En réalité confie-t-il dans
un entretien à Libération du 13 septembre, la précédente législature se divise en deux périodes, une bonne jusqu'en décembre 2000... , et une mauvaise de janvier 2001 à avril 2002. « La première période incontestablement réformiste, autorisait Lionel Jospin à dire que son gouvernement était le plus à gauche d'Europe », concède-t-il désormais. Dans la seconde, au contraire « les réformes se sont arrêtées, nous sommes entrés dans une période gestionnaire à dominante sociale-libérale ».
On ne peut que saluer cette première rectification. En quelques semaines, ce sont les trois premières années de la législature de Lionel Jospin qui se trouvent ainsi réhabilitées. On peut raisonnablement espérer que, d'ici peu, cette réévaluation s'étendra aux deux années suivantes.
La bipartition que nous propose Henri Emmanuelli se heurte en effet à trois réalités qui lui ôtent beaucoup de sa pertinence.

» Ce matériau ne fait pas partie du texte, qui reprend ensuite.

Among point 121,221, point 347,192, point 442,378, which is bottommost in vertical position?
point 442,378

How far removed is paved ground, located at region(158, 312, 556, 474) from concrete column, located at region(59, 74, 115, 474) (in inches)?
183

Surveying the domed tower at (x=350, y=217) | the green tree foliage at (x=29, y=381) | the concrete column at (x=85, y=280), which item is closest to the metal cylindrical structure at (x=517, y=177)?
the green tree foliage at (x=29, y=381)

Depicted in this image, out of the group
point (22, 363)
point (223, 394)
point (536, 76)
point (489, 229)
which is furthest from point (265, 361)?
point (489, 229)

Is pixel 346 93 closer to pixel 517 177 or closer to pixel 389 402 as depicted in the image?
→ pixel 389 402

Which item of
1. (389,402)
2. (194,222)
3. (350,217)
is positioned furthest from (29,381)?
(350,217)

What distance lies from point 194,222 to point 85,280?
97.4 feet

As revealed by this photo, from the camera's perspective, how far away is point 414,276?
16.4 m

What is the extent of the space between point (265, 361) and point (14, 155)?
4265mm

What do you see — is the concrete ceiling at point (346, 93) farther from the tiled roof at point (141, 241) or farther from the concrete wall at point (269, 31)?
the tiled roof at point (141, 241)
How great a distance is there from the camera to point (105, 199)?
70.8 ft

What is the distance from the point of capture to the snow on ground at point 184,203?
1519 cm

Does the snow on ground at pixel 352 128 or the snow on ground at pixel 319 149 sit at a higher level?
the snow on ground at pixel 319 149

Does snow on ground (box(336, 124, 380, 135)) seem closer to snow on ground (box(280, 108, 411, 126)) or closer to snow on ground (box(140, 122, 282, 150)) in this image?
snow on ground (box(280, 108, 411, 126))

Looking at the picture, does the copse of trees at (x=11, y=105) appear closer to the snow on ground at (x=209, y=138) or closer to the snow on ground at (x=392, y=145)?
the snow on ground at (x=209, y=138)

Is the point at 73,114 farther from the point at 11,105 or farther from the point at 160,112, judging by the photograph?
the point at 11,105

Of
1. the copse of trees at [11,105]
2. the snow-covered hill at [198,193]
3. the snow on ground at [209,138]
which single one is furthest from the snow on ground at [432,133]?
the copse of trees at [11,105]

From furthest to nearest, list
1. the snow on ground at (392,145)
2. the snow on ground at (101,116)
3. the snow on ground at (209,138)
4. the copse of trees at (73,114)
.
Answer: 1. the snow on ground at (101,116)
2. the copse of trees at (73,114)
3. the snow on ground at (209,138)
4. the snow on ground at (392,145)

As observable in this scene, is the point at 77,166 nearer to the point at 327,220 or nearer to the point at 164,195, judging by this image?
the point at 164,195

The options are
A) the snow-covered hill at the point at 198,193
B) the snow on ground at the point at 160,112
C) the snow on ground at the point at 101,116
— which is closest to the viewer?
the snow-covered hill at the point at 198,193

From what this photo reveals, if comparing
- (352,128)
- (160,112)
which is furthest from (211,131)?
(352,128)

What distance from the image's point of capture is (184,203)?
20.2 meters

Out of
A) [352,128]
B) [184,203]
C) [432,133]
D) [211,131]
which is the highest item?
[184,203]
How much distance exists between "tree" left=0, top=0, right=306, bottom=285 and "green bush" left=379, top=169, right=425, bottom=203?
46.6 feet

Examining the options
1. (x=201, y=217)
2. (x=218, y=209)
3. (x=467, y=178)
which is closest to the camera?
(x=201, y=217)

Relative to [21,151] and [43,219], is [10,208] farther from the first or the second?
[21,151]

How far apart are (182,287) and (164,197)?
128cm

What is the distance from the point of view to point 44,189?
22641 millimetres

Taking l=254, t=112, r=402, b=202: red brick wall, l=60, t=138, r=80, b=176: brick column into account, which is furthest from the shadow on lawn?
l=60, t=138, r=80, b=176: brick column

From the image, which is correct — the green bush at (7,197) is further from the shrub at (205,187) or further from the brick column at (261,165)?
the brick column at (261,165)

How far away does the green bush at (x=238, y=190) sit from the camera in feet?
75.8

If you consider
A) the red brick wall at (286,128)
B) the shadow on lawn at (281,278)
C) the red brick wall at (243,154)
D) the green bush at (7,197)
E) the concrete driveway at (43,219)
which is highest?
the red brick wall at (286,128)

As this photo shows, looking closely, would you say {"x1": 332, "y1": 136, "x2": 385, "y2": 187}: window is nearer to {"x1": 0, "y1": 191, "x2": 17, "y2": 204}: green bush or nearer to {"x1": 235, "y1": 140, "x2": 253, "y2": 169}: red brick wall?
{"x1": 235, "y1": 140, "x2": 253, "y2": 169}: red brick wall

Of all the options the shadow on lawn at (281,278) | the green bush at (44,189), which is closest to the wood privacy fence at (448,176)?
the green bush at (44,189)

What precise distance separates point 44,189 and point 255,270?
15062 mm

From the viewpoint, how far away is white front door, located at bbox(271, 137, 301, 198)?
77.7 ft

Tout d'abord il n'est pas exact de dire que « les réformes se sont arrêtées » à partir de l'année 2000. Il y a eu l'allocation personnalisée autonomie (APA en juillet 2001), le fonds de réserve des retraites (en juillet 2001), la loi de modernisation sociale (en janvier 2002), celle sur la résorption de l'emploi précaire dans la fonction publique (en janvier 2002), l'institution de la nouvelle constitution budgétaire, la prime pour l'emploi, la loi sur la présomption d'innocence, le passage au quinquennat... et bien d'autres.
On peut discuter la pertinence ou l'opportunité de certaines de ces réformes, on ne doit nier ni leur réalité ni leur ampleur. D'autres s'en chargent, auxquels au contraire il convient de répondre.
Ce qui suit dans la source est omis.